The silanol hydrolysis product hexadecylsilanetriol is characterized by a moderate, estimated water solubility of 4.7 mg/L at 20 °C (QSAR). The silanol hydrolysis product is expected to be inherently biodegradable based on evidence from the structurally analogue read-across substance chloro(dimethyl)octadecylsilane (CAS No. 18643-08-8), which is the parent substance of a structurally very similar silanol hydrolysis product, octadecyldimethylsilanol. Thus, biodegradation contributes significantly to its degradation in the aquatic environment and hexadecylsilanetriol does not persist in the environment. Nevertheless, its potential for bioaccumulation and its affinity to soil and sediment might be high based on its estimated log Kow (5, QSAR) and its estimated log Koc value (5.6 (QSAR). Based on a low predicted vapour pressure of < 1.0E-05 Pa at 25 °C (QSAR) and a low calculated Henry’s Law constant of 5.9E-07 Pa m3mol-1, volatilization from the water phase into the atmosphere is negligible.


Second hydrolysis product hydrochloric acid (CAS No. 7647-01-0)

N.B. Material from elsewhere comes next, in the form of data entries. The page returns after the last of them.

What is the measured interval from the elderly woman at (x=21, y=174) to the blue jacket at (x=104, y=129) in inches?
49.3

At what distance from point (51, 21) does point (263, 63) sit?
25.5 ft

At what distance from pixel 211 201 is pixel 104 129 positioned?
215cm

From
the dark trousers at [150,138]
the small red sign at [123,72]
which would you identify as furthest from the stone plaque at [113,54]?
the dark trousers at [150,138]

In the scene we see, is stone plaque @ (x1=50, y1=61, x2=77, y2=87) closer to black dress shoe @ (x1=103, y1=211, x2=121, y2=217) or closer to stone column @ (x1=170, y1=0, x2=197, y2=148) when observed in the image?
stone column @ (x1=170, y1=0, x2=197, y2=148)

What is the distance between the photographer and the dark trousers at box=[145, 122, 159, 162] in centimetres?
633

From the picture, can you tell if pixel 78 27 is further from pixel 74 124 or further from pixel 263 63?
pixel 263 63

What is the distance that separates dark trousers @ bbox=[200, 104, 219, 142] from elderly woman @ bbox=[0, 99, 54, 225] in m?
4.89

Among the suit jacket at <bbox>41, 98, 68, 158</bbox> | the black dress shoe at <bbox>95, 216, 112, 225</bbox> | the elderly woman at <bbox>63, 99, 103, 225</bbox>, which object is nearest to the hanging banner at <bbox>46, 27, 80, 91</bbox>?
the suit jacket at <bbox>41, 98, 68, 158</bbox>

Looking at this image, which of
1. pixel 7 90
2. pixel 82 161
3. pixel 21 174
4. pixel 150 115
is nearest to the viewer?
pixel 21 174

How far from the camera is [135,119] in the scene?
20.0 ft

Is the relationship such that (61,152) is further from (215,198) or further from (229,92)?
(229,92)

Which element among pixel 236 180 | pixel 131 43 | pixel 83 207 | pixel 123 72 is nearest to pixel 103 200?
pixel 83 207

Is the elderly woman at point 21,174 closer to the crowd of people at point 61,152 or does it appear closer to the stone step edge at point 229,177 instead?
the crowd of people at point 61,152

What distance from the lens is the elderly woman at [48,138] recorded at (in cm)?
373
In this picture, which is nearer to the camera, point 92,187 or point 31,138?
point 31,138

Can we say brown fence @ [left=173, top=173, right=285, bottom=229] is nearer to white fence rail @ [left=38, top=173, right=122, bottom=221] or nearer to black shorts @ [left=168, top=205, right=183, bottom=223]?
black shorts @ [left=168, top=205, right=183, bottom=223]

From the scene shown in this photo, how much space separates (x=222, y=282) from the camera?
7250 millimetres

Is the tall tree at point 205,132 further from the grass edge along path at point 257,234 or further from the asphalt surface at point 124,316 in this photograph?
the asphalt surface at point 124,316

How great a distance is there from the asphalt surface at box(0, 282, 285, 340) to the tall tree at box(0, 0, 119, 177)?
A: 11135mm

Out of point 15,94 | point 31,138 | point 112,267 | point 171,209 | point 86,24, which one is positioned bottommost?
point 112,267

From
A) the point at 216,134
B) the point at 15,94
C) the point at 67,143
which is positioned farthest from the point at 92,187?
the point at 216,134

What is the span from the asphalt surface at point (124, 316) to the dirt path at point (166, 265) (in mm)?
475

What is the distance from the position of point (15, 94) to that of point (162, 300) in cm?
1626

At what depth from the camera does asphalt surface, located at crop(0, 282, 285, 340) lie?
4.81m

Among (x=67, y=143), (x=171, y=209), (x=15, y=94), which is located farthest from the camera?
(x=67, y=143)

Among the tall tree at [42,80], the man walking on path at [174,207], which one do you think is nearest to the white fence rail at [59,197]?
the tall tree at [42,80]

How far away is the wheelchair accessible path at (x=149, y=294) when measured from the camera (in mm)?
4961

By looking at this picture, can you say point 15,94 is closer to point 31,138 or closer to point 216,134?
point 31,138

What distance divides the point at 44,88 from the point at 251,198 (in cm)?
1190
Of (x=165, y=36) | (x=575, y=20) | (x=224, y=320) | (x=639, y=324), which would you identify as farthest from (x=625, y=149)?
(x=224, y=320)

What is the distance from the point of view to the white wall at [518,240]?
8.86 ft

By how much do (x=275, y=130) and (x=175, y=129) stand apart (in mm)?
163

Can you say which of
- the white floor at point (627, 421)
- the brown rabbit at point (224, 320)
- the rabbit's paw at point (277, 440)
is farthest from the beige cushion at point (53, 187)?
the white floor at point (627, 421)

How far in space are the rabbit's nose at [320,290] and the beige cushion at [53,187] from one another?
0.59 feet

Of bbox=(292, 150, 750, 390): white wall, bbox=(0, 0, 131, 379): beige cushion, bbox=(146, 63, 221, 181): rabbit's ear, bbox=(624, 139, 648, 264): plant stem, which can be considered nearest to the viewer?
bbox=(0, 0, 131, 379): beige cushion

Hydrochloric acid is well characterized in the public domain. It has a high vapour pressure of 42200 hPa at 20 °C and a high solubility in water (823g/L at 0°C and 673 g/L at 30°C). In the environment, it is expected to distribute into the air and water. In water, it forms the aqueous solution hydrochloric acid.

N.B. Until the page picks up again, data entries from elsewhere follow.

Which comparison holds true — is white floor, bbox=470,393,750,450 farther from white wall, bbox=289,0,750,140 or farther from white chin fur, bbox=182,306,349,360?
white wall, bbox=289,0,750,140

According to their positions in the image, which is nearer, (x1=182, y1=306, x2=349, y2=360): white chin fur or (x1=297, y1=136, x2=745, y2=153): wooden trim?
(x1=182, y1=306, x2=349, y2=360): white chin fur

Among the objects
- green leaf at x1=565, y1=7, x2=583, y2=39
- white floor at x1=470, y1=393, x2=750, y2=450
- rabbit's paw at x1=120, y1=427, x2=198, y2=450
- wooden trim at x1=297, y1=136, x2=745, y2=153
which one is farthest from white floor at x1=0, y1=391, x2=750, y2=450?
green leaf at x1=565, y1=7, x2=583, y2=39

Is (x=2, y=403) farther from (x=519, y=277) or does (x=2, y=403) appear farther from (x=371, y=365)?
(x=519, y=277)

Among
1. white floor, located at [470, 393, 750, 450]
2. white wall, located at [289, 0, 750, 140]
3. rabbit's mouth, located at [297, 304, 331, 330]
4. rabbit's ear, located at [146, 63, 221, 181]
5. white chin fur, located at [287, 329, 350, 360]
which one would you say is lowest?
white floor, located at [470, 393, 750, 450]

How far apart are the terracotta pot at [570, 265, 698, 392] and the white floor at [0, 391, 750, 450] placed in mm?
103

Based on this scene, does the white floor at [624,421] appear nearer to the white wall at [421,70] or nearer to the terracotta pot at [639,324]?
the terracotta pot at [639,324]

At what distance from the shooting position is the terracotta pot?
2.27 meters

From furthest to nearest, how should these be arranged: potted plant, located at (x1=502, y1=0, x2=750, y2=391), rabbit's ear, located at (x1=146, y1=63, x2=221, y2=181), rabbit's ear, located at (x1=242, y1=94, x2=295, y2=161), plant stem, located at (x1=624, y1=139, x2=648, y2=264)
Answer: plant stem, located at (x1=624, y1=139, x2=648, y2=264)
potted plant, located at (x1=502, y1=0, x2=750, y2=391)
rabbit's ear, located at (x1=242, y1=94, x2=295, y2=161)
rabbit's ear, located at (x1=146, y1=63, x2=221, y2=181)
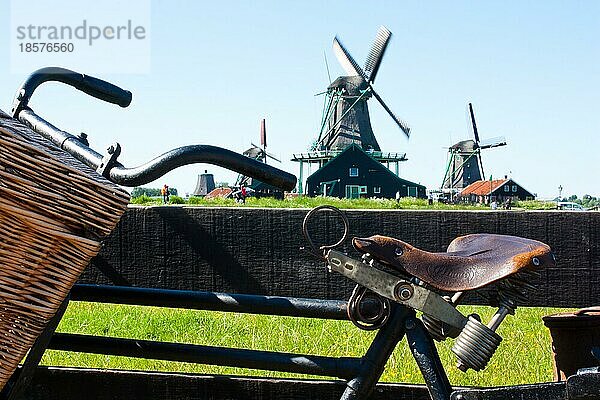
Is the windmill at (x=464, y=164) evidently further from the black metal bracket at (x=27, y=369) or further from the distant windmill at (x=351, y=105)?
the black metal bracket at (x=27, y=369)

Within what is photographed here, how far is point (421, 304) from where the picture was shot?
1839 mm

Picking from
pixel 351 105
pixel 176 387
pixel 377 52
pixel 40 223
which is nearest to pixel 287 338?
pixel 176 387

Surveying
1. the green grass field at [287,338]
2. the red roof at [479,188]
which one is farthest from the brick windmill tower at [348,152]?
the green grass field at [287,338]

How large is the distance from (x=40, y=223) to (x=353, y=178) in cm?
4898

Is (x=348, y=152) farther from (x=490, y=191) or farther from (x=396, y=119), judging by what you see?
(x=490, y=191)

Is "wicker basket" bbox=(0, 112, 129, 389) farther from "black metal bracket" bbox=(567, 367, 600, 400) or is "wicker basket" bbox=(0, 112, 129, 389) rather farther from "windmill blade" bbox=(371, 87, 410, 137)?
"windmill blade" bbox=(371, 87, 410, 137)

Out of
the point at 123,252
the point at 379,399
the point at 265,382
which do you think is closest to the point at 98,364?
the point at 123,252

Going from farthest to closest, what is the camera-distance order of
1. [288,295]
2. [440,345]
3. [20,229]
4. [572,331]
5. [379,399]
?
[440,345], [288,295], [379,399], [572,331], [20,229]

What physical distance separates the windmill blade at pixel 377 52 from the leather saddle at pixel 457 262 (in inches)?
1601

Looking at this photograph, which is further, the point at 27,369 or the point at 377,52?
the point at 377,52

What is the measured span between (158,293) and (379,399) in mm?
805

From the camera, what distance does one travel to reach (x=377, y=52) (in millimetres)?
43688

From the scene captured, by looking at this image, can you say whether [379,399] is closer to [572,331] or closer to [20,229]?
[572,331]

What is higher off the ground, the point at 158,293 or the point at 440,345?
the point at 158,293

In air, hydrogen chloride reacts with hydroxyl radicals into chloride free radicals and water (calculated half-life of 11 d). In water, hydrochloric acid readily dissociates into hydrated protons and chloride anions. Thus, it is ionised and neutralisation depends on the buffer capacity of the receiving water. Because hydrochloric acid is an inorganic substance, biodegradation is not a relevant degradation pathway. However, due to its high solubility and readily dissociation in water, it is not expected to accumulate in organisms. The aquatic hazard is mediated by the proton in a concentration-dependent manner (i.e. pH effect) and its potency strongly depends on the buffer capacity of the respective aquatic system. Toxicity only occurs when the buffering capacity of the receiving water is exceeded and pH values fall below pH 6. The pH in rivers and lakes fluctuates within a natural range. The natural pH range in aquatic systems is generally not expected to be perturbed to a relevant extent by anthropogenic emissions when appropriate risk control measures are in place. Variations in effect values of experimental studies can largely be explained by variations in the buffer capacity of the test media (OECD, 2002).



OECD, 2002. Hydrogen Chloride - SIDS Initial Assessment Report for SIAM 15, Boston, USA: UNEP Publications.